La prima sezione civile della Corte di Cassazione con un’ordinanza ha assolto definitivamente la conduttrice televisiva Maria De Filippi  dall’accusa di aver copiato un precedente format tv, concludendo un processo durato oltre sedici anni. La Suprema Corte ha accolto la tesi difensiva dell’avvocato Giorgio Assumma e ha confermato le due precedenti pronunce del Tribunale di Roma e della Corte d’Appello.

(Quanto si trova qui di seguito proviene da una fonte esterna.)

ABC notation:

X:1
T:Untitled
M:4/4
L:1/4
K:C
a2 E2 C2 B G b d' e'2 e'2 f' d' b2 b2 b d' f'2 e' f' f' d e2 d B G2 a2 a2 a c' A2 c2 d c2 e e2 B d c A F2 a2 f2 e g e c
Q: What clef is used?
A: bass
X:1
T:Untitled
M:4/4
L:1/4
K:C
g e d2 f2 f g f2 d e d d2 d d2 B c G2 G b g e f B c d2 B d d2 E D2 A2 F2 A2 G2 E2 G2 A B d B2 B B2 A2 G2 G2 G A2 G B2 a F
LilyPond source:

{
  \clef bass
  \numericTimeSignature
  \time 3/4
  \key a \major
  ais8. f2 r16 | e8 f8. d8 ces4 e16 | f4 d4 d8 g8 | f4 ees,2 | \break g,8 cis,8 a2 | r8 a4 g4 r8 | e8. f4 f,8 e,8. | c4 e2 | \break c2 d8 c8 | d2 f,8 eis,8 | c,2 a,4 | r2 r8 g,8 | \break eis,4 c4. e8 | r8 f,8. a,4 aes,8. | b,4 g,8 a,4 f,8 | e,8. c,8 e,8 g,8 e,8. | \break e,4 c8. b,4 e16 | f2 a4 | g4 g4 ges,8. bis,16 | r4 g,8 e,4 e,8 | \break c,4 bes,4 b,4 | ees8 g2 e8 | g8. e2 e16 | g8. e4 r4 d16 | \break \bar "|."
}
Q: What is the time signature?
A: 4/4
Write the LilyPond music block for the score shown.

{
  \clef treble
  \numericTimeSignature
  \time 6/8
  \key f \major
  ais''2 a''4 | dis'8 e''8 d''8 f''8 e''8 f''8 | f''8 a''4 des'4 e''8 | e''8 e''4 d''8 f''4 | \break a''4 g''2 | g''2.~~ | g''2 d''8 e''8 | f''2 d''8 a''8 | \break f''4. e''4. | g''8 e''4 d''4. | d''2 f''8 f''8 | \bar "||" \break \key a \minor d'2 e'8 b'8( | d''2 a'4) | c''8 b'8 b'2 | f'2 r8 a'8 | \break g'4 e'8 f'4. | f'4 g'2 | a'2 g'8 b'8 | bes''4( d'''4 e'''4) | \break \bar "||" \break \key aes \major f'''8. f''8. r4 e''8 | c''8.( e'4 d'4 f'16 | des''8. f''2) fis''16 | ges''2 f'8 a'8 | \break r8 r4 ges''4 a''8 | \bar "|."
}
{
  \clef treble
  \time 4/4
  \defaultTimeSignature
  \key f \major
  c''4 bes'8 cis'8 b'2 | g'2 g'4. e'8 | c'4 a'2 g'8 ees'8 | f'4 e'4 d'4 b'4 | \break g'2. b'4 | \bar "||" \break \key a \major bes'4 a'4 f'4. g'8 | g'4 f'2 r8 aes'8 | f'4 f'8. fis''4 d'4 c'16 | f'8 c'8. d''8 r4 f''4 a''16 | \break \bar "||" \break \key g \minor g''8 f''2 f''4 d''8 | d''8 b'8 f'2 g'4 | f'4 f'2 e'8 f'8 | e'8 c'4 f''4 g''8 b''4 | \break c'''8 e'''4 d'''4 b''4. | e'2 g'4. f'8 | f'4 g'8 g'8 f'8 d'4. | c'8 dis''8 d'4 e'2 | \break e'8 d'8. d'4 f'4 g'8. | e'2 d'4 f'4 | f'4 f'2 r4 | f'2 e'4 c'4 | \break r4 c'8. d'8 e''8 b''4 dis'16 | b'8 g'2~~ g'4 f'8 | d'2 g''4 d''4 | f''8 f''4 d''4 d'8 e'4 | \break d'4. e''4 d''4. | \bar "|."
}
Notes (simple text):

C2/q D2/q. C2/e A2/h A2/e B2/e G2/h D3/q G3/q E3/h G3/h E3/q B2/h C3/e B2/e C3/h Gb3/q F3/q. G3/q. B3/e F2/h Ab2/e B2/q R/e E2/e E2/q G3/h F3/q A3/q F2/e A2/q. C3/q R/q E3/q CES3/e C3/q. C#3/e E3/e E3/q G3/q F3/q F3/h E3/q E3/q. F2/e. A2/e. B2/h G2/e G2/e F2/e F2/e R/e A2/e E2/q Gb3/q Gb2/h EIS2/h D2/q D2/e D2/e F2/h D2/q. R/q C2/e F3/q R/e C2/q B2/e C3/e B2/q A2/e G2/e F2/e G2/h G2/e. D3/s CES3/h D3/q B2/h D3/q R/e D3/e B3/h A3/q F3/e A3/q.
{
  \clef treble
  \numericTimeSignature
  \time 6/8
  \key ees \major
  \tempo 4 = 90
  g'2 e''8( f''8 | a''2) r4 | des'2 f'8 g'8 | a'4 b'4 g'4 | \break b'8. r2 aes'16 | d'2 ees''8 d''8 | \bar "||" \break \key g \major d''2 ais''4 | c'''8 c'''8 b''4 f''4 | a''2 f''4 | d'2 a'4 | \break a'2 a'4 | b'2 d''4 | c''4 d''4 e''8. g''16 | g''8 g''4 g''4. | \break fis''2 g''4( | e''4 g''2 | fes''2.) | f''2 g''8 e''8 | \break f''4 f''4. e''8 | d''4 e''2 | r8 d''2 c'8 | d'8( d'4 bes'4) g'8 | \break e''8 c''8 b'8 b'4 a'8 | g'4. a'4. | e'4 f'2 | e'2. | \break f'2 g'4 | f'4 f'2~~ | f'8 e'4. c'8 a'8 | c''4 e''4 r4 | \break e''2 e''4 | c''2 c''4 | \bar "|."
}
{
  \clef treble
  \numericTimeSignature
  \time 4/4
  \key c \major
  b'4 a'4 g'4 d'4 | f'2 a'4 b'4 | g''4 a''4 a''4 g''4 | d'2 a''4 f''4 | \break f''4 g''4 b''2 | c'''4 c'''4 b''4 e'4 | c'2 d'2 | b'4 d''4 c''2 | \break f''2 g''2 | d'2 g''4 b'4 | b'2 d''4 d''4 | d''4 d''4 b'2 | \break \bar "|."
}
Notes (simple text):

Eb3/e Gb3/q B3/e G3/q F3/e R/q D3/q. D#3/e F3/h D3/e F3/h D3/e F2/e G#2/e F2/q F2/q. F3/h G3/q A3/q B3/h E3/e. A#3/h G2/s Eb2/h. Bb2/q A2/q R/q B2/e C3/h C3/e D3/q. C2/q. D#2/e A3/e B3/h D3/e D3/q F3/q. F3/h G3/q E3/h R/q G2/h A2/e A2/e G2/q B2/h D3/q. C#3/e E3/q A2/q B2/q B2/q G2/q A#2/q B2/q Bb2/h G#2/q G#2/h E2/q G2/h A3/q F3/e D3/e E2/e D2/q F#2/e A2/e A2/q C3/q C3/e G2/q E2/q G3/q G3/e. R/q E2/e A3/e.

La vicenda ha avuto inizio nel 2004, allorquando uno sceneggiatore, tale Roberto Quagliano citò in giudizio De Filippi, in qualità di autrice del programma “Amici”, accusandola di aver plagiato un suo precedente prodotto televisivo, intitolato ‘Scuola di spettacolo’. Quagliano chiese al tribunale che sia la De Filippi che la società di produzione del programma, Fascino PGT, fossero condannate in solido al risarcimento dei danni.

La richiesta è stata respinta anche questa volta, e definitivamente, dai giudici: infatti i vari gradi di giudizio dei tribunali hanno stabilito che tra i due prodotti c’era un’assoluta diversità di genere, essendo ‘Scuola di spettacolo‘ un reality show, mentre “Amici” è un vero e proprio talent show, e peraltro non c’era qualsiasi similitudine in termini di contenuto. La Corte d’Appello, nel 2016, confermò tale disposizione. Adesso la Cassazione ha posto fine alla vicenda, condannando Quagliano al rimborso delle spese dei tre gradi di giudizio a favore di Maria De Filippi.